> EXCERPT:
[Start of section]
Early Dodge service manuals call for 180 weight oil for use in areas like the steering box, but the search for 180 oil will be a pain in the ass. With the exception of some specialty early Ford parts companies, you will find 180 oil expensive and mostly likely in quantities larger than you will ever need. You may also hear that a direct replacement is MOBIL 600 weight oil, but you will quickly come to see that Mobile 600 is mostly sold in 5 gallon pails and you need far less. The good news is this, you can do much better than either of those two lubricants. In fact, for the steering box, both of those lubricants will work for as long as it stays in the steering box. Lubrications have come a very long way since the 1930s and, just like plastics went from Bakelite to Polyethylene, the lubricants we can apply to the steering box are far superior even in the limited roll of the steering box.

Enough said, here we go, forget about 180 oil and 600w Mobile.

Go down to an Auto Parts Store and get one of the following:

- STP Oil Treatment
- Lubriplate 250

One can also go to John Deere and get Corn Head Grease. Ask for An102562 in the grease gun tube.
[End of section]
> STORED DATA:
[Start of section]
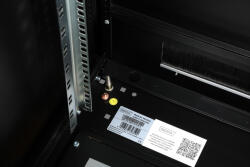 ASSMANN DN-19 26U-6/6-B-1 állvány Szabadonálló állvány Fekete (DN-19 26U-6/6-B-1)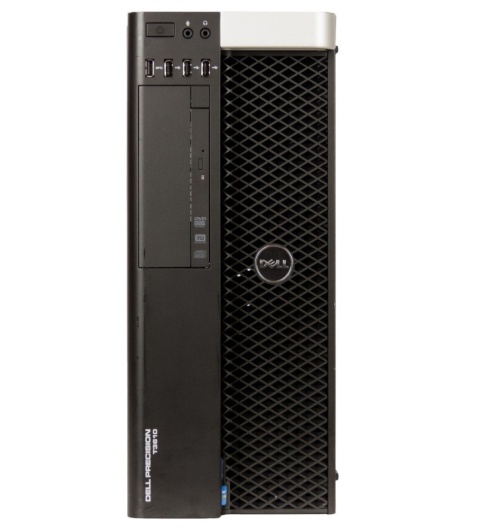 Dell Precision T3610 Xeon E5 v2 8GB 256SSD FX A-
[End of section]
[Start of section]
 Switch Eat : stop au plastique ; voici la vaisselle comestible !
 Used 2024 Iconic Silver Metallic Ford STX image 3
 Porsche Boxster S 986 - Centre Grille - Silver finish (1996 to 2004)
[End of section]
[Start of section]
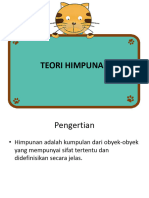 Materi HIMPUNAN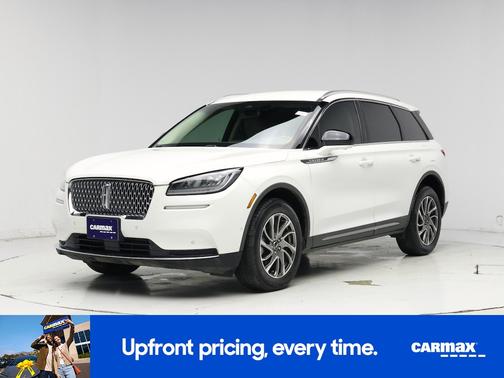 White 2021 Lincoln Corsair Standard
[End of section]
> PROBLEM STATEMENT: According to the excerpt on steering box lubrication, what weight of oil do early Dodge service manuals call for?

> ANSWER FOR THE TASK: 180 weight oil.